The Daily Bagel is your dose of the interesting reporting, writing and quipping from around the Internet.
• Video: Ernests Gulbis takes over the Corona Bar at the BNP Paribas Open.
• Around this time last year, Victoria Azarenka mentioned that she doesn’t believe in the concept of confidence. She reiterated that point this week, and here are Peter Bodo’s thoughts on the statement.
Azarenka’s statement isn’t nearly as baffling as it is iconoclastic. And it probably helps explain why she’s been able to play with such admirable consistency in an era when that talent is in such short supply. And why, even as she was struggling to reach the top, she took those tough losses to top players in stride. She didn’t make the shots, or the other player did. Simple as that. Can anyone doubt that her attitude is one of the reasons she been so consistent—and successful?

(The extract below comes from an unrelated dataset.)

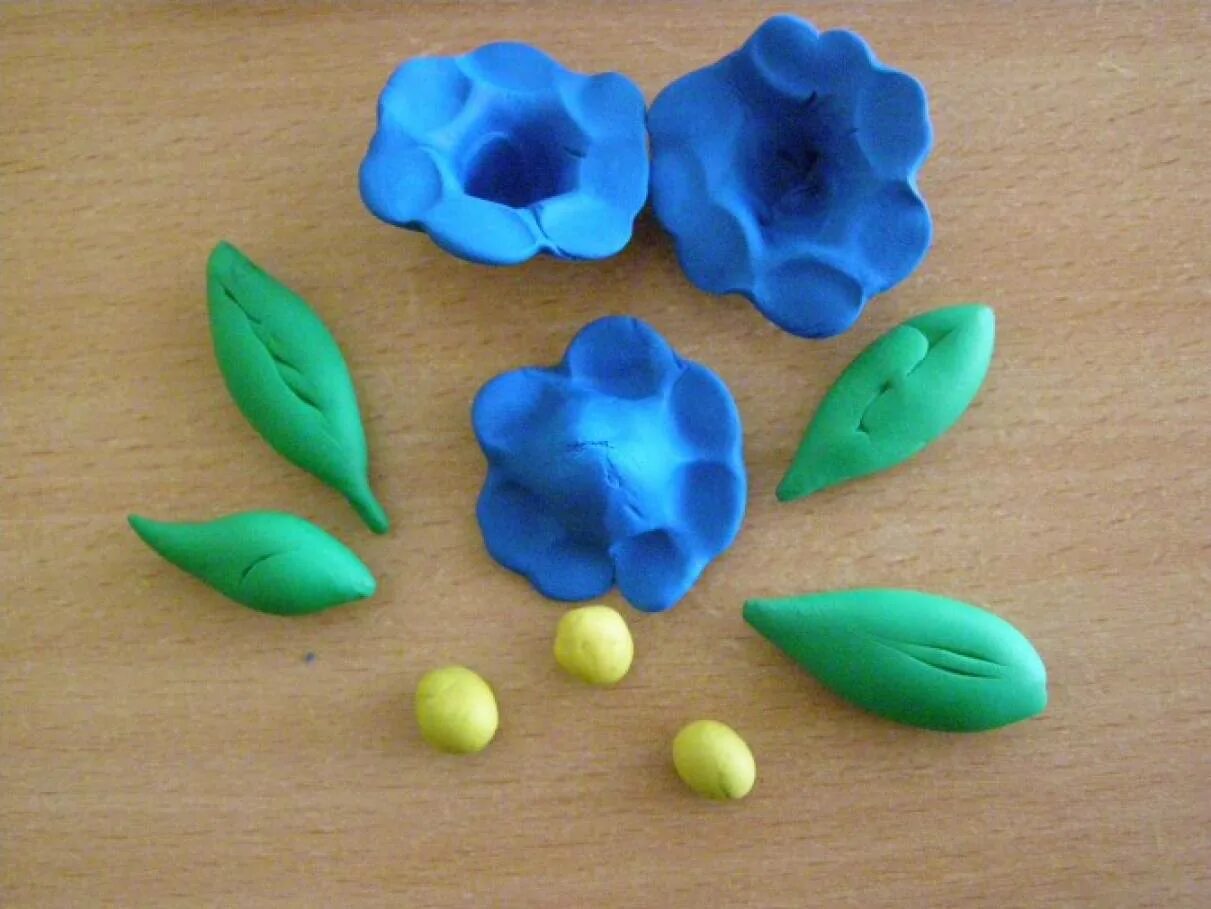 Лепка цветы. Цветоуюк из пластилина. Лепка цветов из пластилина. Стветы ис плостилина. Розочка из пластилина.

• Steve Tignor is in Indian Wells this week and he writes about the best court on the grounds, Stadium 3. I agree. It’s the court I go to regardless of whether the matches are must-see.
• From the The Guardian, a renowned anti-doping expert says the tennis establishment is stupid if it thinks the introduction of a biological passport alone will curb doping. He says the money is better spent on increasing the number of urine tests for each player.

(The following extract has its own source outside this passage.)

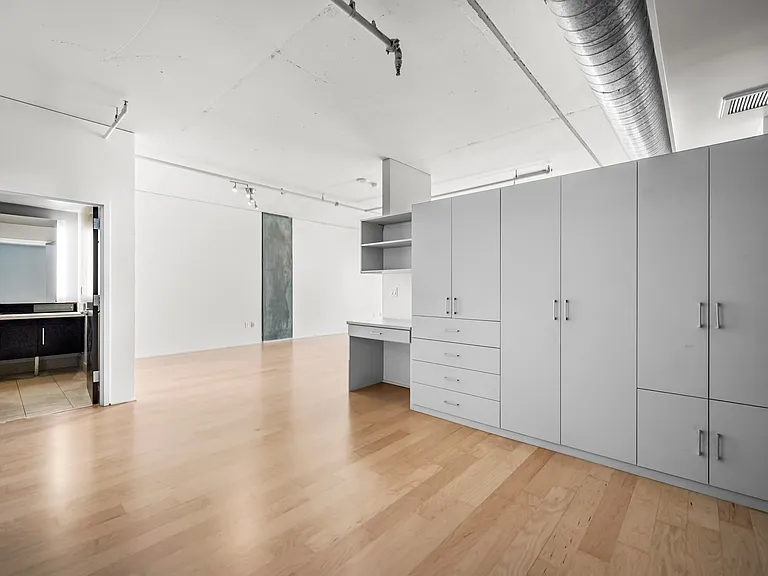 1100 S Hope St #1410 — Photo 14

“The theory (of the passport) is you get the right person at the right times and test them four to five times and then they’ll move toward a mean (in their levels). Then if they depart from that mean in the future you can nab them,” said Catlin, who admitted that legal issues can make “nabbing” them difficult. “(But) they’re going to need so much more than just having more testing; there have got to be experts to interpret the results, people to put in the data and people to double-check it. You can’t do much until you get three more samples from a person. Then you start to build. But if you’re not doing enough testing the value is not going to be effective. Tennis has the wherewithal to do more. They need to spend more money on research. That’s the same through all of sport.”
• Interesting suggestion in Jon Wertheim’s mailbag: Should Larry Ellison and the Indian Wells management lobby for it to switch places with Miami in the calendar to go second?
• Andy Murray won the 2012 Laureas award for Breakthrough of the Year. Nice to see his accomplishments recognized on a broader sporting level.
• Roger Draper, CEO of the Lawn Tennis Association, is stepping down.
• Non-tennis: From McSweeney’s, Applebee’s just wants you to know it’s not immune to your barbs.